* Required work: Reproduce all the data exactly, without pictures.

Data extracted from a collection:

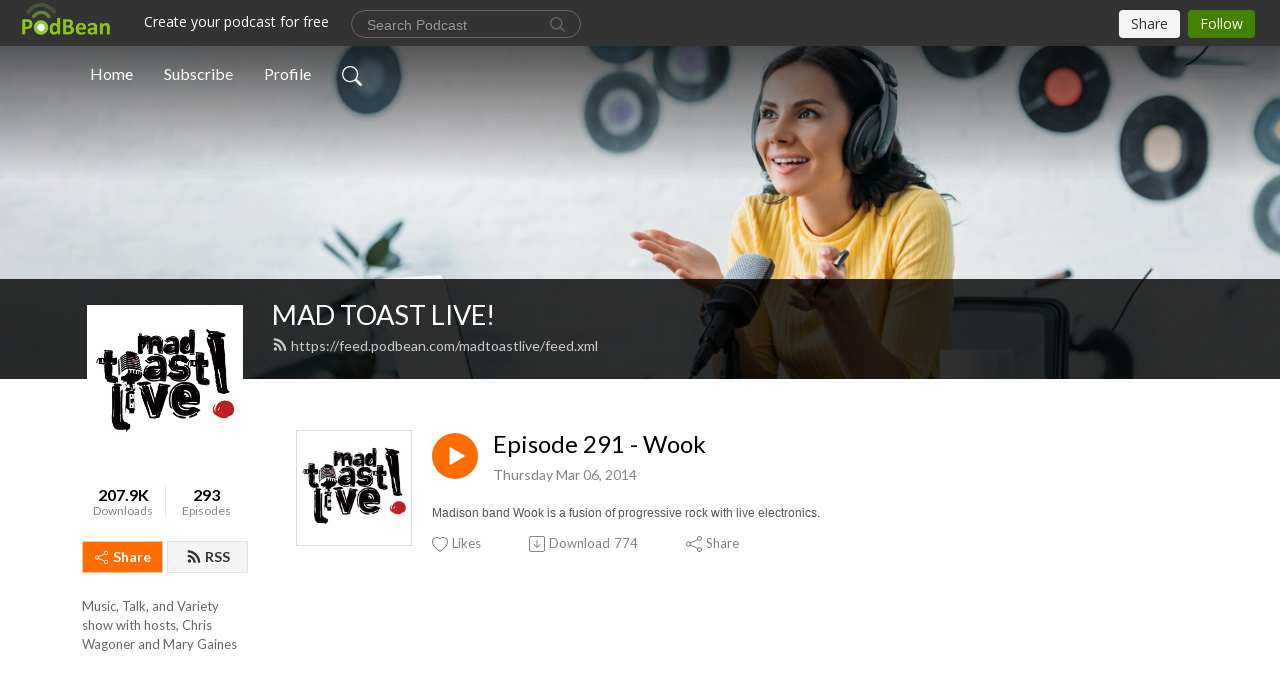

--- FILE ---
content_type: text/css
request_url: https://pbcdn1.podbean.com/fs1/user-site-dist/assets/list.8ea2873e.css
body_size: -363
content:
.cc-pagination1 .pagination .page-item .page-link{color:#989898;padding:2px 13px}.cc-pagination1 .pagination .page-item .page-link span{position:relative;top:-1px}.cc-pagination1 .pagination .page-item .active{background-color:#f5f5f5}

* Answer for this exercise:
--- FILE ---
content_type: text/css
request_url: https://pbcdn1.podbean.com/fs1/user-site-dist/assets/list.8ea2873e.css
body_size: -363
content:
.cc-pagination1 .pagination .page-item .page-link{color:#989898;padding:2px 13px}.cc-pagination1 .pagination .page-item .page-link span{position:relative;top:-1px}.cc-pagination1 .pagination .page-item .active{background-color:#f5f5f5}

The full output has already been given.